Denizci dövmelerinin kısa sürede bu kadar rağbet görmesinin sebeplerinden biri hiç şüphesiz batıl inançlardır. Dövme sanatından önce denizciler çıktıkları mavi yolculuğu sağ salim bitirebilmek için üzerlerinde tılsım taşırlardı. Batıl inançlarıyla bilinen denizciler için uğur getiren bu sembolleri vücuda işlemek çok daha kalıcıydı. Tılsımı kaybetme ihtimali varken dövme denizci yaşadığı sürece aynı yerinde kalacaktı. Bu da kalıcı bir korumayı ifade ediyordu. Bu mistik düşüncenin etkisinde denizciler önceden taşıdıkları tılsımlarda kullandıkları sembollerden oluşan dövmeler yaptılar. Denizciler için dövme yapımı aynı zamanda kendilerini ifade etmenin bir yoluydu. Denizci; rütbesini, çıktığı seferleri, yaşadığı olayları ve mürettebatını çevresine dövme yoluyla anlatmayı tercih ederdi.
Denizci dövmeleri ve anlamları hakkında daha fazla fikir sahibi olmak için hazırladığımız bu yazıyı okuyabilirsiniz.
Geçmişte Denizciler Neden Dövme Yaptırırlardı?
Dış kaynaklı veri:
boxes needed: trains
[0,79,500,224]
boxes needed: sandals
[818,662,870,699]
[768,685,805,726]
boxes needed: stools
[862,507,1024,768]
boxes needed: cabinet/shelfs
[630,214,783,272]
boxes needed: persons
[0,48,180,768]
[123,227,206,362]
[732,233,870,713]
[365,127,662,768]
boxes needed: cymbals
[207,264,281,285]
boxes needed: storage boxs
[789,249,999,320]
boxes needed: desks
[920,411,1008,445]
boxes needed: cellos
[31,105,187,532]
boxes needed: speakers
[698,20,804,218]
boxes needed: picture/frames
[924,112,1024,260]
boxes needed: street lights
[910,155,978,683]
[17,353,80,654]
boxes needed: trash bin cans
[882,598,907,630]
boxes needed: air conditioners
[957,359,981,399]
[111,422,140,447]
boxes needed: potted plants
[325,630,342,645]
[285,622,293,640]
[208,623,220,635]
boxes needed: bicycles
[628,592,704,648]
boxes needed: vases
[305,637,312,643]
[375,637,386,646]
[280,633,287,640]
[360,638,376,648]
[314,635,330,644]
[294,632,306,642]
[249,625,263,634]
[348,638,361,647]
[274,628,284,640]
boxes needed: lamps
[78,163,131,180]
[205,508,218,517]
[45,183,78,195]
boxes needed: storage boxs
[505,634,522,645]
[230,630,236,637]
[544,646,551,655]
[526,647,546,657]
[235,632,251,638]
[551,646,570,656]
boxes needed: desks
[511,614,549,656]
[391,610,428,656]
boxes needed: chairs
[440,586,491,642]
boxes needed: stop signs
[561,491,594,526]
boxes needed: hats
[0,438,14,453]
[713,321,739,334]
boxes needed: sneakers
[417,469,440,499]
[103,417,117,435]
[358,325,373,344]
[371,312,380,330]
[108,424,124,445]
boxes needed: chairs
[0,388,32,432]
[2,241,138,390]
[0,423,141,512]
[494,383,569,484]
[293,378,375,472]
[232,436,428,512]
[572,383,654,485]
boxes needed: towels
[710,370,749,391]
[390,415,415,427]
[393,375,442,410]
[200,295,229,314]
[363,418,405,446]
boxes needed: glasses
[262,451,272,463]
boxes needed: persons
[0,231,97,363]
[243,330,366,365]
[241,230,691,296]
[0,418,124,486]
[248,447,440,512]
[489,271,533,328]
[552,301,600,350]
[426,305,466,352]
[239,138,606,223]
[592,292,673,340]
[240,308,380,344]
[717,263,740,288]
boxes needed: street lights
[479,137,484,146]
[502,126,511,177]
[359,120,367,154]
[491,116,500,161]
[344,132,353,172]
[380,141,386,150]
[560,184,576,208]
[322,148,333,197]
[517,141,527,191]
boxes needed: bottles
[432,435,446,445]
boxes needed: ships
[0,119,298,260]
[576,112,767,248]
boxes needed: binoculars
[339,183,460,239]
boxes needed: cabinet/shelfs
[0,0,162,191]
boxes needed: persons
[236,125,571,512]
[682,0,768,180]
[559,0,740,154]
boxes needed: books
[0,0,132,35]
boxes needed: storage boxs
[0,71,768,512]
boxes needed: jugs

Denizci kültürünün ayrılmaz parçası olan geleneklerin yeri her zaman ayrı olmuştur. Bu gelenekler sayesinde denizcilik sanatının nesilden nesle aktarılması mümkün hâle gelmiştir. Köklü ve zengin gelenekler içinde de denizci dövmeleri ayrı bir yer tutar. Genel olarak bakıldığında dövmeler antik çağlardan beri pek çok kültürde kötü ruhlara ve hastalıklara karşı koruyucu bir tılsım olarak kullanılmıştır. Bu kadar yaygın olmasına rağmen denizcilerin dövmelerle tanışması aşağı yukarı 18.yüzyılın sonlarına tekabül eder. Denizcilerin dövme sanatını bir gelenek hâline getirmesinin bu kadar geç olmasının altında kültürel birçok neden yatar. Bunlardan birinin de dövme yaptırmanın medeni kültürlerde barbarlara özgü olduğunun düşünüldüğü iddiasıdır.
Eski Yunanlar ve Romalılar sadece köleleri ve suçluları işaretlemek için dövme yaparlardı. Tek tanrılı dinlerde ise dövme pagan inancını anımsattığı için yasaklanmıştı. Toplulukların bu yaklaşımı dövme sanatının denizciler arasında yaygınlaşması süresini geciktirmiştir. Denizcilerin geçmişte dövme yaptırmalarının temel sebebi ise batıl inançlardır. Bir dizi batıl inançlara sahip olan denizciler bazı tılsımların ve sembollerin kendilerine şans getirdiğini düşünürlerdi. Ufukta hiçbir kara parçasının gözükmediği engin ve açık denizlerde bilinmeyen tehlikelere karşı koruma altında hissetmek için uğurlu saydıkları bu tılsımları yanlarında taşımayı tercih ederlerdi. Eskiden denizcilerin gitmek istedikleri yere sağ salim ulaşmasının çoğunlukla şansa bağlı olduğunu düşününce tılsımların onlar için motivasyon artırıcı bir unsur ifade etmesi de normaldir.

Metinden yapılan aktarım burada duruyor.